-- Material provided start --

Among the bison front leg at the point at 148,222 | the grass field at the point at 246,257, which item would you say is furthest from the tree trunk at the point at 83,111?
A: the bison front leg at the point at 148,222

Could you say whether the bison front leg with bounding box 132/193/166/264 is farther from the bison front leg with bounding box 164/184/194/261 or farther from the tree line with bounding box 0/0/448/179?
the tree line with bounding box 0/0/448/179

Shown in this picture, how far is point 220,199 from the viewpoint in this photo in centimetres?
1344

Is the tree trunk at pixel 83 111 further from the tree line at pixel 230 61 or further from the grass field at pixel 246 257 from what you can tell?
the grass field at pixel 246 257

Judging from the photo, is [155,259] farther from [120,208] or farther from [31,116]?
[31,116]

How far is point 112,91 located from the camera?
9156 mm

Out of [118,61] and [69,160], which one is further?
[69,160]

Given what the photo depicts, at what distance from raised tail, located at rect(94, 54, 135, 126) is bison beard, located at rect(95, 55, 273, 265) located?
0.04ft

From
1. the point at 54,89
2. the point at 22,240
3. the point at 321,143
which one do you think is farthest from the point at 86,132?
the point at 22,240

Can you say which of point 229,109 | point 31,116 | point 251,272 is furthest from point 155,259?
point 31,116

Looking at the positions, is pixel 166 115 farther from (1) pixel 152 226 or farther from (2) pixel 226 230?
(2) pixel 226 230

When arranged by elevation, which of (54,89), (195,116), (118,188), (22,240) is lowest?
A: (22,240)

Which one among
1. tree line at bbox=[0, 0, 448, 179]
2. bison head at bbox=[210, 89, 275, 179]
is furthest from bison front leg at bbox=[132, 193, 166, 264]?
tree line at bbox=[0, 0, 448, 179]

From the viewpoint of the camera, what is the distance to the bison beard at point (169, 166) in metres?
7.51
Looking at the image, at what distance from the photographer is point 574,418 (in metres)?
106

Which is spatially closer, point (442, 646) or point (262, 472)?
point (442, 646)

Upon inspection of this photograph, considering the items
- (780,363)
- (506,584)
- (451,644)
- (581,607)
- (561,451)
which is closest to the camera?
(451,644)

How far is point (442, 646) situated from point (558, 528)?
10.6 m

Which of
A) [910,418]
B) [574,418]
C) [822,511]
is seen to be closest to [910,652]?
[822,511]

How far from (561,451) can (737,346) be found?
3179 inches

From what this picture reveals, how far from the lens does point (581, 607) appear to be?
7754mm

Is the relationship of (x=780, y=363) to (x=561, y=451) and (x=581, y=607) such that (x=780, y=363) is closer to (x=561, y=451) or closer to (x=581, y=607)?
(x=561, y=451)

-- Material provided end --

(Brief)
Copy out all of the lines above word for word, with nothing changed.

(Solution to this problem)
Among the bison front leg at the point at 148,222 | the grass field at the point at 246,257, which item would you say is furthest from the tree trunk at the point at 83,111?
A: the bison front leg at the point at 148,222

Could you say whether the bison front leg with bounding box 132/193/166/264 is farther from the bison front leg with bounding box 164/184/194/261 or farther from the tree line with bounding box 0/0/448/179?
the tree line with bounding box 0/0/448/179

Shown in this picture, how far is point 220,199 from the viewpoint in this photo in centimetres?
1344

Is the tree trunk at pixel 83 111 further from the tree line at pixel 230 61 or further from the grass field at pixel 246 257 from what you can tell?
the grass field at pixel 246 257

Judging from the photo, is [155,259] farther from [120,208] or farther from [31,116]?
[31,116]

How far is point 112,91 located from the camera?
9156 mm

Out of [118,61] and [69,160], which one is further?
[69,160]

Given what the photo depicts, at what distance from raised tail, located at rect(94, 54, 135, 126) is bison beard, located at rect(95, 55, 273, 265) located?
0.04ft

From
1. the point at 54,89
2. the point at 22,240
3. the point at 321,143
which one do you think is farthest from the point at 86,132?
the point at 22,240

Can you say which of point 229,109 | point 31,116 | point 251,272 is furthest from point 155,259?
point 31,116

Looking at the positions, is pixel 166 115 farther from (1) pixel 152 226 or farther from (2) pixel 226 230?
(2) pixel 226 230

When arranged by elevation, which of (54,89), (195,116), (118,188), (22,240) is lowest?
A: (22,240)

Which one among
1. tree line at bbox=[0, 0, 448, 179]
2. bison head at bbox=[210, 89, 275, 179]
is furthest from bison front leg at bbox=[132, 193, 166, 264]?
tree line at bbox=[0, 0, 448, 179]

From the viewpoint of the camera, what is the distance to the bison beard at point (169, 166) in metres?
7.51
Looking at the image, at what distance from the photographer is point 574,418 (in metres)?
106

Which is spatially closer, point (442, 646) or point (262, 472)?
point (442, 646)

Upon inspection of this photograph, considering the items
- (780,363)
- (506,584)
- (451,644)
- (581,607)
- (561,451)
which is closest to the camera?
(451,644)

How far is point (442, 646) situated from point (558, 528)?
10.6 m

Which of
A) [910,418]
B) [574,418]
C) [822,511]
is seen to be closest to [910,652]?
[822,511]

How far from (561,451) can (737,346) be found?
3179 inches

From what this picture reveals, how far from the lens does point (581, 607) appear to be?
7754mm

Is the relationship of (x=780, y=363) to (x=561, y=451) and (x=581, y=607) such that (x=780, y=363) is closer to (x=561, y=451) or closer to (x=581, y=607)?
(x=561, y=451)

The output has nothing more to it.